My neighbor had become very good at concocting a certain kind of plain-face mannequin with a featureless off-white visage; the only differentia to his dolls could be measured by their attire: army fatigues or jean jackets, windbreakers or leather mini-skirts.
They were in my kitchen. In my bathroom. When I drank, I drank before them. When I went to sleep, they were by my bed. As the day grew darker, I would feel a gentle tug to step toward Jacob’s work; they were like an army, like the terracotta warriors of Qin Shi Huang. I let them happen. I let them crowd my world.
My dreams were different with the dolls around, in the way that knowing someone was with you for the night might lead to a different kind of relaxation.
It occurred to me, as I took this better rest, that if I really wanted to follow through with reading those books I had put off reading when I was in the eighth grade, I could also now just watch all the shows I missed or movies I had never seen. I could collect stamps or Archie comics.
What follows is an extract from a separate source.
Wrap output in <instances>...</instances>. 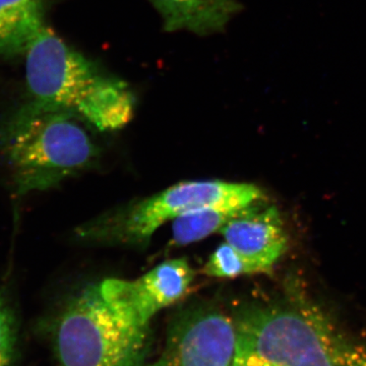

I could even now buy clothes I wanted to wear back then; they were just T-shirts for bands like the Thompson Twins or Tears or Fears or Transvision Vamp anyway, so why not explore my juvenilia at this point, when exploring might mean the absolute least to me or to anyone? There was no one else, not even Jacob really. There was me, and there were the dolls.
After a week, I felt it was time for Jacob to walk over to visit them like he said he would.
I called, and I got no answer.
Even after no answer, I did not think of him for days and days. It was as it must have been when we were kids living across the street from one another and not speaking.
When I finally got to his place, I unlocked the door and walked to where he always sat and observed a message written on an open Big Chief tablet. The writing itself was a kid-like stab at cursive, and I realized I had never seen a handwritten note by Jacob before. “It got easy for me in this EasyChair. I do not miss my people. The old places are new places, and my nerves are new nerves. I am moving around again. And I will see you when moving around becomes easy too.”
Two weeks later he was still not around.
I checked his cash in the accounts, and it was there, so I left it there.
In the company of dolls, I waited every night at my desk by the window to see if the lights came on.
I felt I might be able to go another week without calling the cops, maybe longer even. Maybe I would just start going in and out of the place to make sure his home looked as if someone was at least housesitting. I needed to check the mail and make sure his bills were paid. That was all I needed to do.
I thought back to that time Jacob spoke of, the time when we were kids being let out of class because of a prank about murder coming for us because a guy named Mark Kilroy had been murdered in Mexico. Geraldo Rivera did a show about the Spring Break tragedy, and someone even called up our school making threats about child-killing. Everyone was being picked up from class, and the teachers stood outside to guard us, and we all saw each other, how much the school cared, how the parents all cared.
I was a fourteen-year-old, and I prayed for the safety of all the children, and I prayed for the soul of the witch lady who had boiled Mark Kilroy’s brains in a cauldron, and I prayed for the family of Mark Kilroy. When you were so scared for everyone, it was because you cared for everyone.
That night among the dolls, I realized exhaustion and relief knowing that Jacob was lost. His people were all with me. But before they were with me, he wanted to put them all out in a city he had never left. The dolls looked like a warning, but what they really were was a kind of faith. These scarecrows, these dummy-doll totemic props, meant that my neighbor believed that people he did not know and would never talk to still cared enough to be scared. Maybe on his own now, with not even a neighbor to see that he had water or a battery ready for the TV remote, Jacob would come to know how very wrong he was to ever believe this.